Gli occhi vitrei biblici dell’anziano che sfida l’ottusità della guerra rimanendo seduto al bar in attesa che il suo avversario riverso sulla scacchiera faccia la prossima mossa e continui il suo gioco anche se è rimasto l’unico superstite. Sono gli occhi smarriti del bambino che esce da una porta e pare rincorrere un pallone mentre scappa dalla morte che ha già raggiunto dentro casa tutta la sua famiglia. E’ lo sguardo minaccioso del falangista cristiano che entra nell’abitacolo e descrive minuziosamente all’ostaggio siriano le torture che lo aspettano.
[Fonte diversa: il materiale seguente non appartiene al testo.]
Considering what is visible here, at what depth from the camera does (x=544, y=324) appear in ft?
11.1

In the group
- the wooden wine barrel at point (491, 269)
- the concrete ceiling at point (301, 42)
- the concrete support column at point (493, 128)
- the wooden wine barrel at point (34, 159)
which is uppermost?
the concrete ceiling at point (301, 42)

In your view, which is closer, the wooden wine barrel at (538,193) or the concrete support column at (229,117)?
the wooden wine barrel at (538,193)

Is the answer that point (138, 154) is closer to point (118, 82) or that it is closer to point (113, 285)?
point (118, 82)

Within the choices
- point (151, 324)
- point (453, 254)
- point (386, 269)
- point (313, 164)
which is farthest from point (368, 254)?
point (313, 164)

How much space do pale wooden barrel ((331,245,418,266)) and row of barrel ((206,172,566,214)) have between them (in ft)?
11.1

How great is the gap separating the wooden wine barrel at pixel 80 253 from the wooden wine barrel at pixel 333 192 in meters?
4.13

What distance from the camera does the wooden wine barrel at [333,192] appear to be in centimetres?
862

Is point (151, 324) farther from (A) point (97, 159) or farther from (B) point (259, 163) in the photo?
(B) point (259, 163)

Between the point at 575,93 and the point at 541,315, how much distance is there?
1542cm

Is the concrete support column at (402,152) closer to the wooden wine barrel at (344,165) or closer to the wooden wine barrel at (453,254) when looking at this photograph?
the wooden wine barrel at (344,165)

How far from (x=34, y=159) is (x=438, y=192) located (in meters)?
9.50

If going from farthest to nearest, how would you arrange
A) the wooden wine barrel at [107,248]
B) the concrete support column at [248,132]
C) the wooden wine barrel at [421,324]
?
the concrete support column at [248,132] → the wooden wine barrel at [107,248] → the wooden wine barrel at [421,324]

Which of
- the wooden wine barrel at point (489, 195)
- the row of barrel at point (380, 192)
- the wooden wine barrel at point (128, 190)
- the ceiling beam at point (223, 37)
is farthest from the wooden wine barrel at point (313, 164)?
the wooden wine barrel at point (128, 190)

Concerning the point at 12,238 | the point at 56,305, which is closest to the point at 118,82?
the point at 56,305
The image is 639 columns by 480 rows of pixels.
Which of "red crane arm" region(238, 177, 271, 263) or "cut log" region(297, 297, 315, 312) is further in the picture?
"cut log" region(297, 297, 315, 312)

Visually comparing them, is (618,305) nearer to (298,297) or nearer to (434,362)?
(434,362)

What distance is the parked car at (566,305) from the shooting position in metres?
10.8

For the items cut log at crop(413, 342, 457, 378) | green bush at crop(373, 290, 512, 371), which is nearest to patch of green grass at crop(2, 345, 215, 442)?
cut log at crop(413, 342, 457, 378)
Il carro armato procede e adesso inquadra un interno familiare. C'é ancora una famiglia viva, ancora viva. L’obiettivo centra lo sguardo implorante del giovane padre, inquadra la disperazione che riempe gli occhi della giovane madre, per un secondo incontra l'innocenza della loro bambina. Un ordine cieco decide che un terrorista vale tutte queste vite tenute in ostaggio; sono armi troppo deboli queste vite puntate contro la coscienza del più forte, inconvenienti preventivati nel conto guerra. Occhio per occhio è la legge dettata dall'antico testamento che non si è mai prescritta. Poi, la tragedia della sopravvivenza della madre che ha perso tutto ed è nuda (letteralmente) davanti a quell’obiettivo, unico possibile interlocutore cui domandare ossessivamente che fine ha fatto la sua bambina; é l'umanissima follia di una donna che chiede conto di quella follia pianificata che nella sua meschina inumanità si avvale di un espediente lessicale per aggirare anche le convenzioni di guerra, chiamando fumogeni le bombe al fosforo con cui continua ad uccidere
Un anno fa Valzer con Bashir, opera del visionario Ari Folman aveva raccontato la coscienza della guerra, le sue devastanti ripercussioni psicologiche, quei mostri interiori che come un branco di cani neri latranti inseguono ovunque, in Lebanon non c’è alcuna introspezione psicoanalitica, la narrazione non conosce sfasature temporali che accompagnino il ricordo, lo sguardo è tutto dentro la guerra, emblematicamente dentro la pancia di un carro armato nel momento in cui viene combattuta, con tutto il suo caldo, la paura, la puzza, la morte. Leone d’oro ad un’opera prima di un regista israeliano che nel raccontare la guerra con il suo occhio sbarrato sui civili denuncia la responsabilità del suo Paese che ancora assegna un prezzo diverso alle vite degli incolpevoli.
complimenti, dovresti fare la critica cinematografica. sembra che nella vita non hai fatto altro.